Der Nationalrat hat am 18. September mit 104 zu 87 Stimmen neue Sicherheitsregeln für Bewohnerinnen und Bewohnern sowie Mitarbeitende in BAZ beschlossen. In zwei Punkten geht er dabei über die Vorschläge des Bundesrates hinaus: So soll die Zone um die BAZ vergrössert werden, in dem gegen Asylsuchende Disziplinarmassnahmen ergriffen werden können, wenn ihr Verhalten die öffentliche Sicherheit und Ordnung gefährdet. Zudem sollen Mitarbeitende des Staatssekretariats für Migration (SEM) auch elektronische Geräte wie Handys von Asylsuchenden zur Gewährleistung der Sicherheit und Ordnung konfiszieren können. Die Vorlage geht nun an den Ständerat.
Die Gesetzesvorlage, die im Nationalrat verabschiedet wurde, ist eine Reaktion auf zahlreiche Berichte über Gewaltvorfälle von Sicherheitspersonal gegenüber Bewohnerinnen und Bewohnern der BAZ. Diese Vorfälle wurden unter anderem von den Organisationen «Solidarité Tattes«, «3 Rosen gegen Grenzen» und «Droit de Rester» gemeldet. Amnesty International veröffentlichte einen Bericht mit dem Titel „Ich verlange nur, dass sie Asylsuchende wie Menschen behandeln“, der die Aussagen dieser Basisorganisationen untermauerte.

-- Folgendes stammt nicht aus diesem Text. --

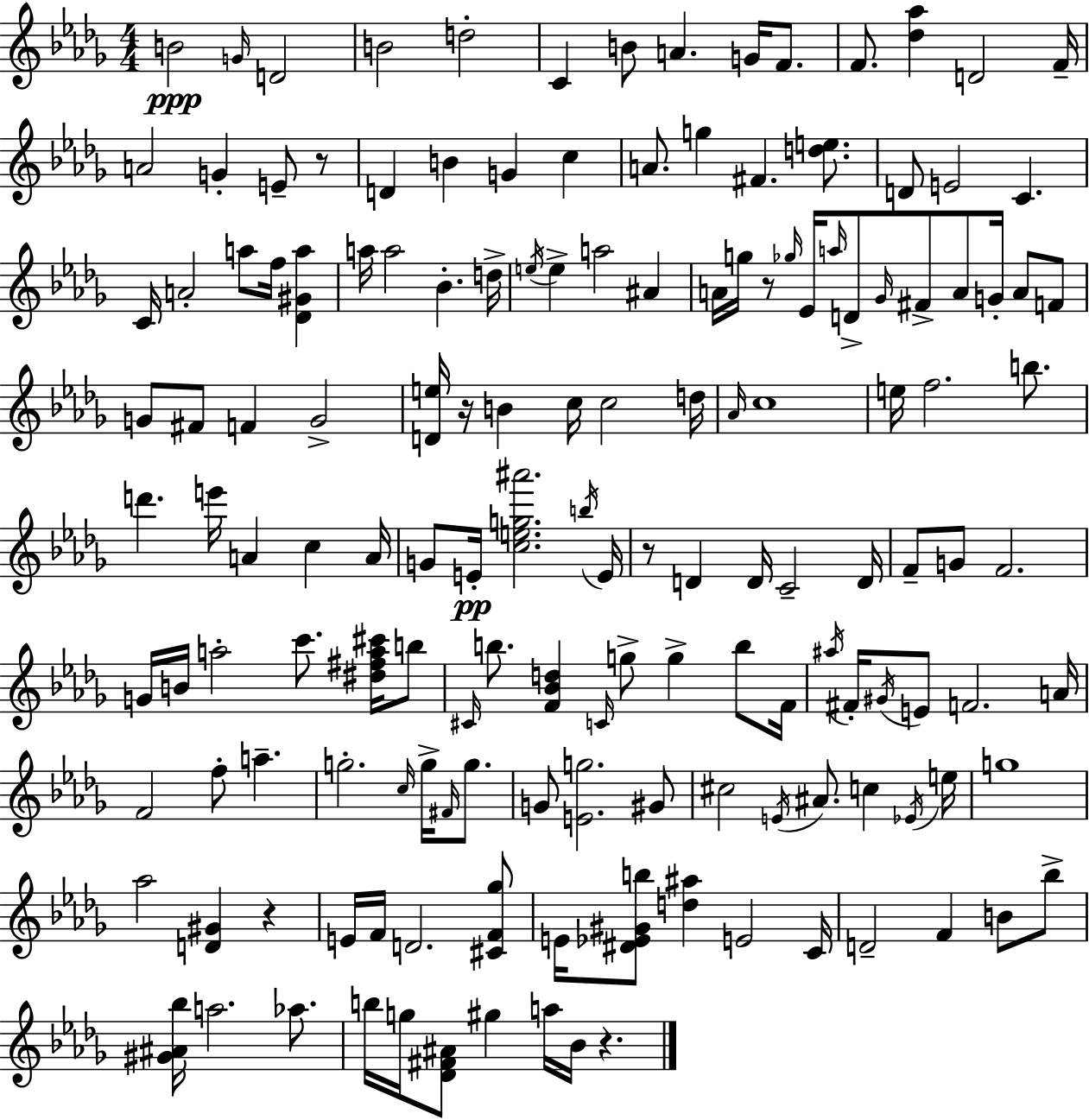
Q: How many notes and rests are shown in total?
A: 152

Das SEM reagierte darauf mit einer internen Untersuchung und beauftragte den ehemaligen Bundesrichter Oberholzer mit einem Bericht. Der Bericht über mehrere Einzelfälle ist sehr fundiert, und der ehemalige Richter kam zu dem Schluss, dass Gewalt in den Zentren nicht „systematisch“ sei. Das SEM beschränkte seine Kommunikation über den Bericht auf diese Schlussfolgerung – ein Vorgehen, das jedoch als irreführend bezeichnet werden kann.

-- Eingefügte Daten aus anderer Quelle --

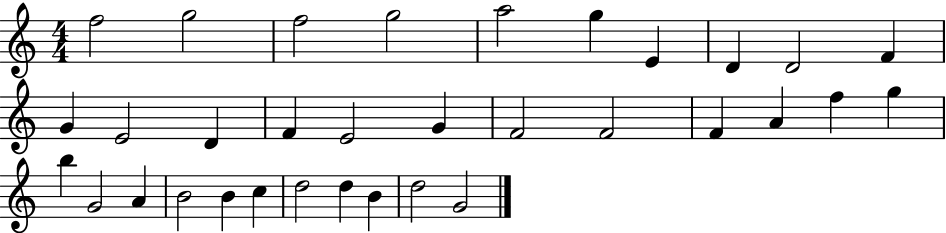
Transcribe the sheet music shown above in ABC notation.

X:1
T:Untitled
M:4/4
L:1/4
K:C
f2 g2 f2 g2 a2 g E D D2 F G E2 D F E2 G F2 F2 F A f g b G2 A B2 B c d2 d B d2 G2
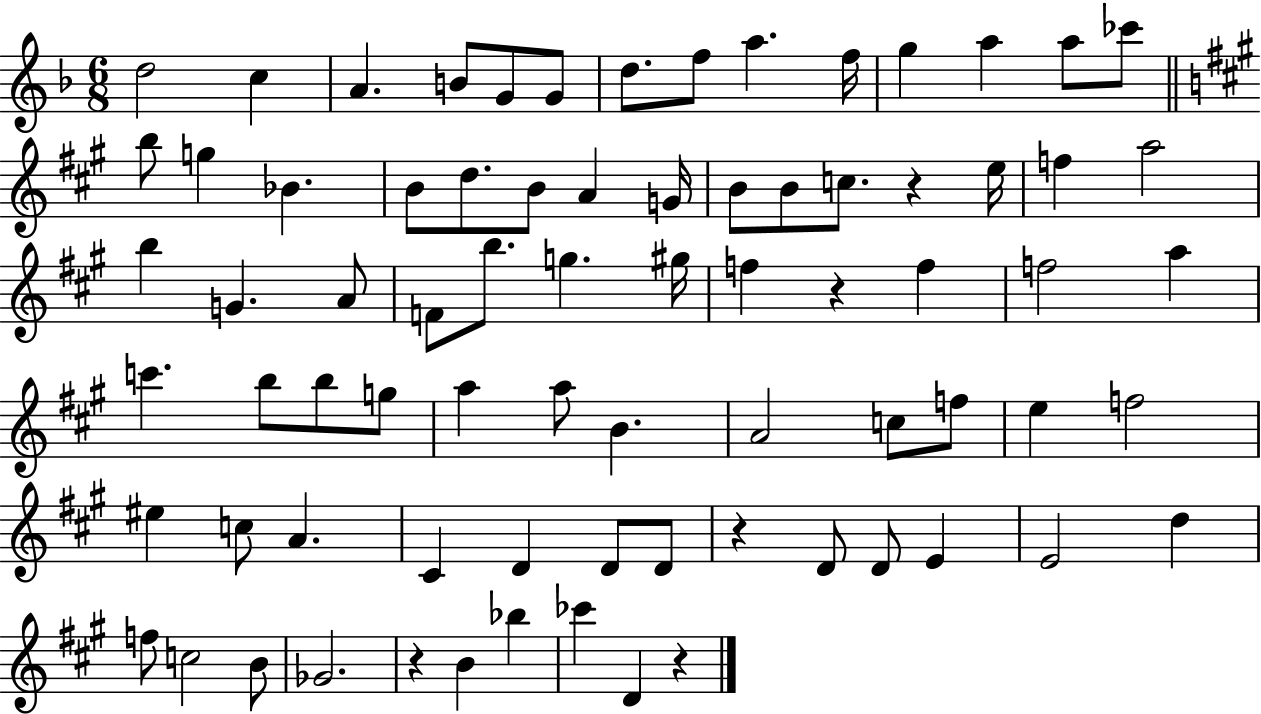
{
  \clef treble
  \numericTimeSignature
  \time 6/8
  \key f \major
  d''2 c''4 | a'4. b'8 g'8 g'8 | d''8. f''8 a''4. f''16 | g''4 a''4 a''8 ces'''8 | \break \bar "||" \break \key a \major b''8 g''4 bes'4. | b'8 d''8. b'8 a'4 g'16 | b'8 b'8 c''8. r4 e''16 | f''4 a''2 | \break b''4 g'4. a'8 | f'8 b''8. g''4. gis''16 | f''4 r4 f''4 | f''2 a''4 | \break c'''4. b''8 b''8 g''8 | a''4 a''8 b'4. | a'2 c''8 f''8 | e''4 f''2 | \break eis''4 c''8 a'4. | cis'4 d'4 d'8 d'8 | r4 d'8 d'8 e'4 | e'2 d''4 | \break f''8 c''2 b'8 | ges'2. | r4 b'4 bes''4 | ces'''4 d'4 r4 | \break \bar "|."
}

Keine der vorgenannten Organisationen hat jemals behauptet, dass systematisch Gewalt angewendet werde. Viele Menschen in den Zentren sind nie von Sicherheitspersonal angegriffen oder misshandelt worden. Eine genauere Analyse des Berichts zeigt aber, dass die Gewalt in den Zentren durchaus systemische Ursachen hat. Sie wird durch die strukturellen Bedingungen in den BAZ ermöglicht oder sogar begünstigt. Zu diesen Bedingungen gehören:
- der gefängnisähnliche Charakter der Zentren,
- die soziale und räumliche Isolation der Bewohnerinnen und Bewohner,
- ein Reglement mit unverständlichen und entwürdigenden Vorschriften, wie etwa Weckdienste um 7 Uhr morgens zum Zimmeraufräumen, keine Essensausgabe oder Taschengeldentzug bei Verspätungen,
- unverhältnismässige repressive Massnahmen, wie systematische Durchsuchungen oder Zwangsmassnahmen ohne konkreten Verdacht,
- prekäre Arbeitsbedingungen des Sicherheits- und Betreuungspersonals,
- mangelhafter Zugang zu körperlicher und psychischer Gesundheitsversorgung, insbesondere in der Prävention von psychischen Krankheiten,
- fehlendes Konzept zur Prävention oder Betreuung von Suchtproblemen,
- Perspektivenlosigkeit vieler Bewohnerinnen und Bewohner, die auf ihre Abschiebung warten,
- unzureichende Personalplanung, die zu Überlastung führt,
- ein Missverhältnis zwischen der Anzahl von Sicherheits- und Sozialarbeitspersonal.
Das im Nationalrat verabschiedete Gesetz hat zwar den Vorteil, dass es die repressiven Massnahmen regelt, was ein erster notwendiger Schritt ist. Es mag dazu beitragen, gravierende Vorfälle zu verhindern, dennoch löst es keineswegs das Problem der Gewalt in den BAZ. Eine intensivere Auseinandersetzung mit den oben genannten strukturellen Problemen wäre ein weitaus zielführenderer Ansatz.
Die vom Nationalrat beschlossenen Massnahmen sind nämlich nicht geeignet, die grundlegenden Probleme, die als Ursache von Gewalt in den BAZ in Frage kommen, zu beheben. Vielmehr wäre wünschenswert, dass der Ständerat Massnahmen beschliesst, die die Situation der Betroffenen – also sowohl des Personals als auch der Bewohnerinnen und Bewohner – nachhaltig verbessert, anstatt mit der Ausweitung des Perimeters und der Beschlagnahmung elektronischer Geräte weitere Symptombekämpfung zu betreiben.